In fact, I came across the following statement: $$ \frac{\sinh ix}{\sinh ix+i\cosh ix}\simeq\sinh x\simeq x. $$ Unfortunately, the claim by itself is incomplete, as it is not clear what $x$ is. (Is it real/complex? Is it large/small?)
A likely argumentation is the following: Since $$ \frac{\sin x}{\sin x+\cos x}\simeq\sin x\simeq x\quad\text{for $x$ sufficiently small} $$ and $$ \frac{\sinh ix}{\sinh ix+i\cosh ix}=\frac{\sin x}{\sin x+\cos x}, $$ we have $$ \frac{\sinh ix}{\sinh ix+i\cosh ix}\simeq\sin x\simeq x. $$ But $\sinh x\simeq\sin x$ for $x$ sufficiently small, which yields the statement.
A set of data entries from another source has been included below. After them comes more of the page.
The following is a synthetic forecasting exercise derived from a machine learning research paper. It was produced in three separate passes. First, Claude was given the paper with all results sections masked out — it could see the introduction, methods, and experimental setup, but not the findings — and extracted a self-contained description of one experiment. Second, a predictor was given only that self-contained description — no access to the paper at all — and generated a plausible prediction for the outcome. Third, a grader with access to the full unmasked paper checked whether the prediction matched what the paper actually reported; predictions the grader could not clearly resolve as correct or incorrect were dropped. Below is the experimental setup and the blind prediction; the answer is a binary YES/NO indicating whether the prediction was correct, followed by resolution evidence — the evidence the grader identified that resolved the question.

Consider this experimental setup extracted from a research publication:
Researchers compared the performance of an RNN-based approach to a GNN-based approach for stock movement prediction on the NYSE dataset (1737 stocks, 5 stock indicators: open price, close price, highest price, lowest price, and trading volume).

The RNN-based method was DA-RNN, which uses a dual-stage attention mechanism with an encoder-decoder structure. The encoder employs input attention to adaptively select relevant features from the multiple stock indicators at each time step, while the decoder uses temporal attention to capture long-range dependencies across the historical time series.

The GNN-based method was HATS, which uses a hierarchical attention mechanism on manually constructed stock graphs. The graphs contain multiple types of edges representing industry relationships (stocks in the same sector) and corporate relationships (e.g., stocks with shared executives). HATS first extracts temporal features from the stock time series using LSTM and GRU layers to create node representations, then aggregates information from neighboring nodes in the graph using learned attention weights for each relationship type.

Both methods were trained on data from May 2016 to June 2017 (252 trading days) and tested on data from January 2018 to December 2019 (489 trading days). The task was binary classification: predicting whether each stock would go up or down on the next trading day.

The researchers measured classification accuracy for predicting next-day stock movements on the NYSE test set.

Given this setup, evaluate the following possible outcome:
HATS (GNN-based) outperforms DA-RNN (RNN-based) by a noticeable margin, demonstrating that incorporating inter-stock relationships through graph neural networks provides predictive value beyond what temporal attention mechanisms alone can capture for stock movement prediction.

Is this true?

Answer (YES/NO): NO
I would like to provide a more detailed verification (e.g. using series expansion), especially to see if under the condition that $x$ be sufficiently small the approximation will indeed be valid. Any help is welcome, thanks.
$\sinh x=\dfrac {x^1}{1!}+\dfrac{x^3}{3!}+\dfrac{x^5}{5!}+\cdots$,
so asymptotically $\sinh x\sim x$ as $x\to0$ in $\mathbb R$ or $\mathbb C$.